The Economics of mergers & acquisitions
Estimating the Benefits of Mergers
The procedure starts with the target company’s stand-alone market value and focuses on the changes in cash flow that would result from the merger. Ask why the two companies should be worth more together than apart (whether you are acquiring or selling the target company); otherwise, there is no additional (merger) value created that would accrue to the buyer or the seller.
Estimating the Cost of a Merger
The rule is that one should go ahead with a merger if the gain exceeds the cost. The gain is the difference between the value of the merged company and the value of the separate companies. The cost of the merger is the premium that the buyer pays for the target company over the value as a separate, standalone entity.
Therefore, incremental change in cash flow value must be greater than the take-over premium for the merger to make economic sense.
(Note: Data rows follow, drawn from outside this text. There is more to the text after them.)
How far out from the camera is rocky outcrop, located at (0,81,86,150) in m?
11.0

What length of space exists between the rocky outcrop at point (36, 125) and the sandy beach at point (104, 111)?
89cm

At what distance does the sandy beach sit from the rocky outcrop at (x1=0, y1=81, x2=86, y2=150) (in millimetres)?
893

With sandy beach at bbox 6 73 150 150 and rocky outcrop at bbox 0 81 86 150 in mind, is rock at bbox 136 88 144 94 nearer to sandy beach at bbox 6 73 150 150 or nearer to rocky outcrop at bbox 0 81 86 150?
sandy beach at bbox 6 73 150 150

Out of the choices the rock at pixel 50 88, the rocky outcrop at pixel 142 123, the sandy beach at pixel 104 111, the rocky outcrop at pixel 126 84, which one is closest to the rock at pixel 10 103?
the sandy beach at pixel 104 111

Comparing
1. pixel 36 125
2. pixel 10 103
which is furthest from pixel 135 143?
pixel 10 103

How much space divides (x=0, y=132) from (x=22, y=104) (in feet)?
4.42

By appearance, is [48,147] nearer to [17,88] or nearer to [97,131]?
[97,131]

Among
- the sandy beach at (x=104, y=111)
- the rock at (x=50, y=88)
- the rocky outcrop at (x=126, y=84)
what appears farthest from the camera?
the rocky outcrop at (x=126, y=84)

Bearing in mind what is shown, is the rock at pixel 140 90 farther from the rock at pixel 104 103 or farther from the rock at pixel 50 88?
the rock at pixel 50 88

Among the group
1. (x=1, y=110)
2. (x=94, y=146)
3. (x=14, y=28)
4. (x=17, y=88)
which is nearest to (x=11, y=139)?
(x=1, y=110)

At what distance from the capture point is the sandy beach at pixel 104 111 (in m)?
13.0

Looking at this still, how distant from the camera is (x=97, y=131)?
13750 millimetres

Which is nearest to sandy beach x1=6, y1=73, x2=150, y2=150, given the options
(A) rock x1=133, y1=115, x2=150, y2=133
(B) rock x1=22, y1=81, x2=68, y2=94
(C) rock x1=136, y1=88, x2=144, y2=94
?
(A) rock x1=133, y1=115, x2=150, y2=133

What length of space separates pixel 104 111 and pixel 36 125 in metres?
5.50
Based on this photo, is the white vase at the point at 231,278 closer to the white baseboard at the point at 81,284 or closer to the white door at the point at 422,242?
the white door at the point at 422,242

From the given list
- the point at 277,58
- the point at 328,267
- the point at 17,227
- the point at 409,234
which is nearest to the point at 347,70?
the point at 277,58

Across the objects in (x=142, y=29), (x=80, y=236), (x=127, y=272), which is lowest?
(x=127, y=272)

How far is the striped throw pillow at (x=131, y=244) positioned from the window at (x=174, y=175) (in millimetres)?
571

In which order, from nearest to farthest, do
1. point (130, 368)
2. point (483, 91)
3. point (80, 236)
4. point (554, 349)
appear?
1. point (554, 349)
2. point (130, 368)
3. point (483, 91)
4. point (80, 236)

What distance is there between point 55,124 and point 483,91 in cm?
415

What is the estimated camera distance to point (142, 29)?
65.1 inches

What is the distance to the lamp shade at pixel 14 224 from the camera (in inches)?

The attachments provides backgrounders on the following:
a) pertinent points to consider in a merger and acquisition process;
b) approach to valuing mergers and acquistions
The last attachment "To Whom are Boards Accountable" touches on the fiduciary duties of directors. A director of a company owes a duty of loyalty to act in the best interests of the company and its shareholders, for which he or she is a fiduciary. This is based on the private property concept of a company and its principles as ruled in the 1919 Michigan Supreme Court decision, Dodge v Ford Motor Co. In the last two decades, legislative acts in the US have authorised boards to weigh the interests of all stakeholders in their decision making; these actions implicitly recognising the social entity concept of a company. The alternative social entity concept treats the company as an institution with multiple constituencies. It is no longer a private entity responsible solely to its owners, but "tinged with a public purpose". Under the social entity concept, the duties of directors goes beyond "assuring investors a fair return, to include a duty of loyalty to all those interested in or affected by the company".